В одно из редких появлений Павла в доме Обносковых мы слышали его разговор с кузеном Пьером. Этот разговор еще более уяснил Павлу, как скверно его положение, как важен для него недостаток товарищей и друзей. Но Павел не поспешил воспользоваться знакомством кузена Пьера и не пошел к нему. Он, напротив того, еще упрямее затворился в одной из келий кряжовского монастыря, среди памятников отжившего мира. Пустота в душе и пустота кругом делались между тем все страшнее и страшнее. В одни из дней непроходимой скуки, когда Павел лежал с книгою на постели и не участвовал мыслью в чтении, в его комнату шумно отворилась дверь.

— Вхожу к вам, милый послушник, без позволения игумена, — засмеялся кузен Пьер, показывая два ряда белых зубов. — За это не будет выговора?

— Нет, — ответил Павел, поднимаясь с кровати и бросая книгу в сторону.

— И выходить из монастыря вы можете, не дожидаясь благословения отца-игумена? — шутил кузен Пьер, здороваясь с ним.

— Могу.

— Ну и отлично, потому что я хочу вас сегодня похитить отсюда. А у вас тут все по-старому, — осмотрелся кузен Пьер кругом: — Все памятники приросли к месту и находятся налицо.

— Куда же им деваться? — с досадою пожал плечами Павел, точно он желал, чтобы все эти древности провалились сквозь землю.

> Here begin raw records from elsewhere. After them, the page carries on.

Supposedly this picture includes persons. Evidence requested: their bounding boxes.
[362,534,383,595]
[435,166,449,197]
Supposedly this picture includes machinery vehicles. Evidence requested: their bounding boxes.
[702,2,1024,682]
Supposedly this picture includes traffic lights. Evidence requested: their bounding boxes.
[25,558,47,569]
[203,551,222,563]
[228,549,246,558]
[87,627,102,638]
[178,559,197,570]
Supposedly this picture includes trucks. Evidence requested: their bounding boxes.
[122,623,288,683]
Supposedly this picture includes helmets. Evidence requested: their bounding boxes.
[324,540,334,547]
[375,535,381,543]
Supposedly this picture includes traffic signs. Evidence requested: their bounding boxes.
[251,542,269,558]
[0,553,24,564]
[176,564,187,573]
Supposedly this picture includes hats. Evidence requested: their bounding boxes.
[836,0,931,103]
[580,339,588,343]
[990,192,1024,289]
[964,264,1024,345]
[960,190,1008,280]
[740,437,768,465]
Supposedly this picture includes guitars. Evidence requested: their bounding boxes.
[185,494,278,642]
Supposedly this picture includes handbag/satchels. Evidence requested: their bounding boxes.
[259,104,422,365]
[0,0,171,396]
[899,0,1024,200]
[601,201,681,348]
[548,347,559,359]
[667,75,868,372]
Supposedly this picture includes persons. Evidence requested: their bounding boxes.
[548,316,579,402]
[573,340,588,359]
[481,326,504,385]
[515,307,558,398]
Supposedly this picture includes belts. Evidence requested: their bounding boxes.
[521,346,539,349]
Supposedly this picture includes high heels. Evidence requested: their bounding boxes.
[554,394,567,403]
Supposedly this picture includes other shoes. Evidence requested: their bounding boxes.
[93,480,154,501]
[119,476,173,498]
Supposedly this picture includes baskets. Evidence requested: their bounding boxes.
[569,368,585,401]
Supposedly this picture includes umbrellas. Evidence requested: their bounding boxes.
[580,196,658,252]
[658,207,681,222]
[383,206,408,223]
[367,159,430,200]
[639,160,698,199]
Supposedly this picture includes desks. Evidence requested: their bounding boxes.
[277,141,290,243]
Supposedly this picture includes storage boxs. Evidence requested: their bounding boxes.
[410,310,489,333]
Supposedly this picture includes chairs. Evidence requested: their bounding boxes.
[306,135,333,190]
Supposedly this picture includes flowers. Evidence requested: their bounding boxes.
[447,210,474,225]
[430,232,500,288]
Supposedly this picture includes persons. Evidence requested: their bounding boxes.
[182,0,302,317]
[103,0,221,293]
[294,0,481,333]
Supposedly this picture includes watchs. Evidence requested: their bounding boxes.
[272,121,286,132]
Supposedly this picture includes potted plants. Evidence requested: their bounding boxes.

— Да, да, куда им деваться! На обыкновенные кладбища хоть воры забираются, воруют разные бронзовые крестики, а ваш монастырь даже и от воров-то каменною стеною отгорожен. Однако одевайтесь и поедем.

— Я сегодня, право, не расположен никуда ехать…

— Вздор, вздор! — зачастил кузен Пьер. — Уж вы потому должны ехать, чтобы загладить свою невнимательность ко мне: я вас звал к себе, а вы в течение двух недель не хотели найти свободной минуты на посещение и даже скрылись из дома Обносковых, чтоб не видать меня.

— Право, я этого не имел в виду, — начал с смущением Павел, совсем не привыкший к шуткам кузена Пьера.

— Пожалуйста, не отговаривайтесь, — с поддельною серьезностью говорил кузен Пьер. — Но, видя, что вы не являетесь туда для избежания встреч со мною, я, конечно, мог прийти к тому заключению, что мне должно оставить дом Обносковых, так как посторонний человек не должен быть причиною разрыва между близкими родственниками. Согласитесь, что вы должны убедить меня, что вы не из-за меня не бываете у родных.

— Поверьте мне, — начал оправдываться Павел, совершенно не понимая, насколько серьезности и насколько шутовства заключалось в речах кузена Пьера.

— Ну, ну, отговорки в сторону и одевайтесь! — командовал кузен Пьер. — Я сяду спиною, чтобы не стеснять вас.

Кузен Пьер действительно уселся спиною к Павлу. Тот стал одеваться. Но пробыть пять минут в одном и том же положении было не в характере кузена Пьера, а потому через минуту он не только сидел лицом к Павлу, но даже мешал ему одеваться, стоя перед самым его носом и с жаром объясняя ему, что проводить молодые годы в такой обстановке, в таком одиночестве нелепо и непрактично, что нужно жить полной жизнью и знакомиться с тем обществом, которому скоро придется служить. Затем следовали описания какого-то блестящего маскарада, далее речь перескочила к кобыле графа Родянки, помявшей какую-то нищую на Невском, от этой кобылы был сделан скачок к одной заезжей наезднице, которую подавали где-то во время десерта au naturel. Наконец, Павел, стыдившийся одеваться при кузене Пьере, красневший от цинизма его рассказов, был одет.